*YOUR OBJECTIVE*: Can you quote the lines below exactly, starting at the line with "At what distance from the viewer" and going through the last one?

Items listed in a dataset
= = = = = = =

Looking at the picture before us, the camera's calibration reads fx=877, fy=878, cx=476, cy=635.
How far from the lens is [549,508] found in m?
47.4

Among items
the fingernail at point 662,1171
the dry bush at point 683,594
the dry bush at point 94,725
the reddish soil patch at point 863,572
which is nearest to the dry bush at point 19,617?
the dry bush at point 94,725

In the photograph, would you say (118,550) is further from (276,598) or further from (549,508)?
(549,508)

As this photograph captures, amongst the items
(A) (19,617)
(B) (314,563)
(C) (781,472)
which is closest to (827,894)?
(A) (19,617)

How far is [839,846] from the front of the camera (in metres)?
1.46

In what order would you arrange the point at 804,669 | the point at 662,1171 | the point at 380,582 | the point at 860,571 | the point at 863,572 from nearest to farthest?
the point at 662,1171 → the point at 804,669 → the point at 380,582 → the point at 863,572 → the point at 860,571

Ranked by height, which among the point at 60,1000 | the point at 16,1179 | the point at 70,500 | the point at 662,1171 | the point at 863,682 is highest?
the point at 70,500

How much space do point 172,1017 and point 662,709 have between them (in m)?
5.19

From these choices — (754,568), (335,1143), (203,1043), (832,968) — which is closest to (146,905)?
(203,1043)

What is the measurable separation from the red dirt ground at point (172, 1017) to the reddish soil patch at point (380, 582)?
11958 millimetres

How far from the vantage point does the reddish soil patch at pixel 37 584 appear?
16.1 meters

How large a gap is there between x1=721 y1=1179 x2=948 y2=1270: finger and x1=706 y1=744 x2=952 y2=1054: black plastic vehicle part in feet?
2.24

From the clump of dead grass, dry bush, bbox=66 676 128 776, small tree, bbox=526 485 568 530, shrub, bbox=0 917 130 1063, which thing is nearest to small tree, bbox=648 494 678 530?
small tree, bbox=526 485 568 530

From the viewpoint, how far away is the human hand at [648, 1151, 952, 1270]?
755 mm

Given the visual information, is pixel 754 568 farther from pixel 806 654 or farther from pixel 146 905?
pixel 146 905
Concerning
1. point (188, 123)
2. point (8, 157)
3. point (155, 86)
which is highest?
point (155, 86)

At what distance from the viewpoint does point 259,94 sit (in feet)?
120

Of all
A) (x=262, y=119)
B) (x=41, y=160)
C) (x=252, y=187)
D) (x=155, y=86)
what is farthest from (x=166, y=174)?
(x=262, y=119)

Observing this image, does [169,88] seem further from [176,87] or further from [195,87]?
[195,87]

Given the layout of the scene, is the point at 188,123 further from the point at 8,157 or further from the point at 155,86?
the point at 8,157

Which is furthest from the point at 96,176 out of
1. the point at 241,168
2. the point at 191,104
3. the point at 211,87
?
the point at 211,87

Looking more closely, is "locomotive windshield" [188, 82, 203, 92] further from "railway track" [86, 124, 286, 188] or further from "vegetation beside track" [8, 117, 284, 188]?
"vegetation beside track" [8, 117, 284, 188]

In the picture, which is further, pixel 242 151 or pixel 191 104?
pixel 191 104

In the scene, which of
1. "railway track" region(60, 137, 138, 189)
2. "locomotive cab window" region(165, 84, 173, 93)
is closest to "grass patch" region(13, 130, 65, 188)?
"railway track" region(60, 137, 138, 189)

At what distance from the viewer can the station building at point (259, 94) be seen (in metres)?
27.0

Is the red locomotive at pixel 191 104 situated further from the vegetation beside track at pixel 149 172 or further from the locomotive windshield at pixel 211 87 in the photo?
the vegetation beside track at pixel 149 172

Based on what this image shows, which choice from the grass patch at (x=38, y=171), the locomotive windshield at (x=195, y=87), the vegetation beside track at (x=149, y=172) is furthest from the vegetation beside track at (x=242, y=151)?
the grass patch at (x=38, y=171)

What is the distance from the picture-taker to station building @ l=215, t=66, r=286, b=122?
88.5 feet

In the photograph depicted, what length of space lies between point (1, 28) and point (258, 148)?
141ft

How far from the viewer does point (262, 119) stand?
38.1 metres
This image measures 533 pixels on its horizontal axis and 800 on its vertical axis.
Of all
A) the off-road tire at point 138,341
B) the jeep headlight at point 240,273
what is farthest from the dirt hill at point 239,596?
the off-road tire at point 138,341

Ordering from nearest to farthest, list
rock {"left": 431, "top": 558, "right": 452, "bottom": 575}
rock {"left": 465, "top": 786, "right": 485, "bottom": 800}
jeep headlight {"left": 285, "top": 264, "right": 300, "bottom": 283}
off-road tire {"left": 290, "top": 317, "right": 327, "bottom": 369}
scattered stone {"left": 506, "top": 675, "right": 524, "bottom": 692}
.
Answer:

= = = = = = =

*RESPONSE*:
At what distance from the viewer can the station building at point (259, 94) be seen (in metres)?
27.0

Is the red locomotive at pixel 191 104 situated further from the vegetation beside track at pixel 149 172 or further from the locomotive windshield at pixel 211 87 in the photo?
the vegetation beside track at pixel 149 172

Based on what this image shows, which choice from the grass patch at (x=38, y=171), the locomotive windshield at (x=195, y=87), the vegetation beside track at (x=149, y=172) is furthest from the vegetation beside track at (x=242, y=151)?
the grass patch at (x=38, y=171)

What is the distance from the picture-taker to station building @ l=215, t=66, r=286, b=122?
88.5 feet

In the photograph depicted, what length of space lies between point (1, 28) and point (258, 148)?
141ft

How far from the viewer does point (262, 119) stand?
38.1 metres
This image measures 533 pixels on its horizontal axis and 800 on its vertical axis.
Of all
A) the off-road tire at point 138,341
B) the jeep headlight at point 240,273
what is farthest from the dirt hill at point 239,596?
the off-road tire at point 138,341

Ordering from nearest to farthest, list
rock {"left": 431, "top": 558, "right": 452, "bottom": 575}
rock {"left": 465, "top": 786, "right": 485, "bottom": 800}
jeep headlight {"left": 285, "top": 264, "right": 300, "bottom": 283}
off-road tire {"left": 290, "top": 317, "right": 327, "bottom": 369}
scattered stone {"left": 506, "top": 675, "right": 524, "bottom": 692}
.
Answer:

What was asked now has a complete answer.